I am beginning to go through all of my old photos using this process. So far I’m about a third of the way through just Arizona. It is something that takes a half-minute or a few minutes per photo, and it is great on mobile, so it is perfect for those times when you are bored, waiting for something or someone, and looking for something to do. I do go over all of my AI edits on a larger screen afterwards and often find that they don’t look right and need to be redone. It may take a while to get through the 46,000, or whatever it is, images in my photography galleries.
The second AI tool I’m now using is automatic masking. I am very good at doing this manually, so it is a case where I have been replaced by technology.
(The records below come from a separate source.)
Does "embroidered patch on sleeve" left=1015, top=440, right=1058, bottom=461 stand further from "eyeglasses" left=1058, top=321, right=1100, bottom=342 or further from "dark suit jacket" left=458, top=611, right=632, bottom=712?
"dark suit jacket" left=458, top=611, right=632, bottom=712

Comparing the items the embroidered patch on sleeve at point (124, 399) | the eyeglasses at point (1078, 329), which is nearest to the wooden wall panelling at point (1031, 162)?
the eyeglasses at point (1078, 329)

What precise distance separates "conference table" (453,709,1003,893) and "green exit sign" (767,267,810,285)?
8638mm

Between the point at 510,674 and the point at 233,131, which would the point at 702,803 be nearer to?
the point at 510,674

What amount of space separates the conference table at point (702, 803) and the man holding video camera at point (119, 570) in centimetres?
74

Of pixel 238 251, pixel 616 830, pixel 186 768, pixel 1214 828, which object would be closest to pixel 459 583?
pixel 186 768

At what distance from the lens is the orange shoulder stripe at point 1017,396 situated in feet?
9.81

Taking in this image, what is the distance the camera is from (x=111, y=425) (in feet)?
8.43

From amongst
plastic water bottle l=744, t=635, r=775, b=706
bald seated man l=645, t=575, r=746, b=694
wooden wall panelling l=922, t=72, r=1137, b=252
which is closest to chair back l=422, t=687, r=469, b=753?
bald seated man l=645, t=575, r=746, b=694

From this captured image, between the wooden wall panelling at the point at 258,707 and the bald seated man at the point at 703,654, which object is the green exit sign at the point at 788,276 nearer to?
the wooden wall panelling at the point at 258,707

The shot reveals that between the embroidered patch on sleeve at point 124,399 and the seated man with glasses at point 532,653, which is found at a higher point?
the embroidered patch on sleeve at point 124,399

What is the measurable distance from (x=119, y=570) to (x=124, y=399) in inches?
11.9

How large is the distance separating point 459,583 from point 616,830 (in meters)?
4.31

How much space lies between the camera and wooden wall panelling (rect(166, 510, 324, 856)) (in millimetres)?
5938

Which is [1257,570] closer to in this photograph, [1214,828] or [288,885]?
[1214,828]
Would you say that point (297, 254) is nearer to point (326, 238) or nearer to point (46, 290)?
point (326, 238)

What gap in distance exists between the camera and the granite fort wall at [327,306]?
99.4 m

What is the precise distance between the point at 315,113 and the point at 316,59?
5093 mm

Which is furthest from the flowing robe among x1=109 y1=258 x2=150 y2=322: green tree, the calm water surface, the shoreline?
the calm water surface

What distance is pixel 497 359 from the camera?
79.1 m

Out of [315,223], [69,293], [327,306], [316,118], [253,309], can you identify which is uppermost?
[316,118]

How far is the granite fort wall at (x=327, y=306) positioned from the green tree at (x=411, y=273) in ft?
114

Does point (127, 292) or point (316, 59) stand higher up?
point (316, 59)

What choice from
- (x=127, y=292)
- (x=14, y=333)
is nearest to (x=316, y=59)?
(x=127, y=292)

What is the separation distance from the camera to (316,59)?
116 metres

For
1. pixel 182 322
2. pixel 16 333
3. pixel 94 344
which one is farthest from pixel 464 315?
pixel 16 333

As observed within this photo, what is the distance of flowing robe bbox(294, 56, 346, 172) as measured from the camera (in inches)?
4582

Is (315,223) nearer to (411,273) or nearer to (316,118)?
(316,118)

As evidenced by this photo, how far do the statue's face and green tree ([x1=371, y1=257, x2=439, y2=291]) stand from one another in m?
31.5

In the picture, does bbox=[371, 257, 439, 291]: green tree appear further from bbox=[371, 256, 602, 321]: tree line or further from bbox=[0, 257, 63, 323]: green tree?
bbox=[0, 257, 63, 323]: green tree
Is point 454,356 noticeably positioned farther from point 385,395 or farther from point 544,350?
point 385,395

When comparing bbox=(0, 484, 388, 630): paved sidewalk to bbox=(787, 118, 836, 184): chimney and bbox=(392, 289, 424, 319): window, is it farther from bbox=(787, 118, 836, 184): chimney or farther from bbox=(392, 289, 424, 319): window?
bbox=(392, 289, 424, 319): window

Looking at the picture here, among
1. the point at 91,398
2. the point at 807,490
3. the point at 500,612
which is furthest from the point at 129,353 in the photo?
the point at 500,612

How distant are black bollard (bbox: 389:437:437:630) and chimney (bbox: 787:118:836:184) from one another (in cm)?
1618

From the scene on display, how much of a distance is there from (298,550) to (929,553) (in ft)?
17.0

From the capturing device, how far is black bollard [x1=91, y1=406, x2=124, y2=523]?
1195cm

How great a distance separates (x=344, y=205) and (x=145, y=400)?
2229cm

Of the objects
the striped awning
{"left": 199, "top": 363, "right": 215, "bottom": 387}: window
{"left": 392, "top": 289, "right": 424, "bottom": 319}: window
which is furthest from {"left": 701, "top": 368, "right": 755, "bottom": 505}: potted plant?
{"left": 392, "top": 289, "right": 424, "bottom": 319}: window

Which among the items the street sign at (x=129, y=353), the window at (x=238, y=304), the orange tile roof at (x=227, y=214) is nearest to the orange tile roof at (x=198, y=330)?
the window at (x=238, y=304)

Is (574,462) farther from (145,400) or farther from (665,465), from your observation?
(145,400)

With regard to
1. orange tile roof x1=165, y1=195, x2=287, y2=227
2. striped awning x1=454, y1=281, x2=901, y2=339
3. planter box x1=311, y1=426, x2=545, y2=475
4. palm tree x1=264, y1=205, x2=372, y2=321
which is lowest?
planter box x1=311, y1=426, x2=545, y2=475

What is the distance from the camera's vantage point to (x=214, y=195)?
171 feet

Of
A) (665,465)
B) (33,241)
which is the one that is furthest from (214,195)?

I am OK with that. Manual masking is drudgery. It is especially useful with separating the sky in images so that it can be manipulated independently because the sky often has very different light qualities than the foreground. I’ve messed around with subject masking but have found it useful only in cases where the subject is clearly and distinctly defined. Once they figure out masking of more obscure and diffuse subjects it will be very useful for implying depth of field. I’m looking forward to that. Beyond cool.
And third I’m using the color matching feature in Photoshop to deal with a bunch of slides that I had scanned and were returned with really bad color profiles. I usually took both digital and film photos in cases where I took slides. So I’m finding that I can easily color match the screwed-up scanned image with the true digital image and get a good starting point for manipulation of the scan. It has turned me off of getting other images scanned at least for the time being. I’m beginning the process of reprocessing all of the old scans. Be careful who you choose to scan your images. AI saves the day.
And last but not least. It looks like it is back to Europe with me, later in the year. Maybe twice. France and Spain and, who knows, Germany. I am thrilled. Beyond excited. Adios Pandemic. So long it has been good to know you.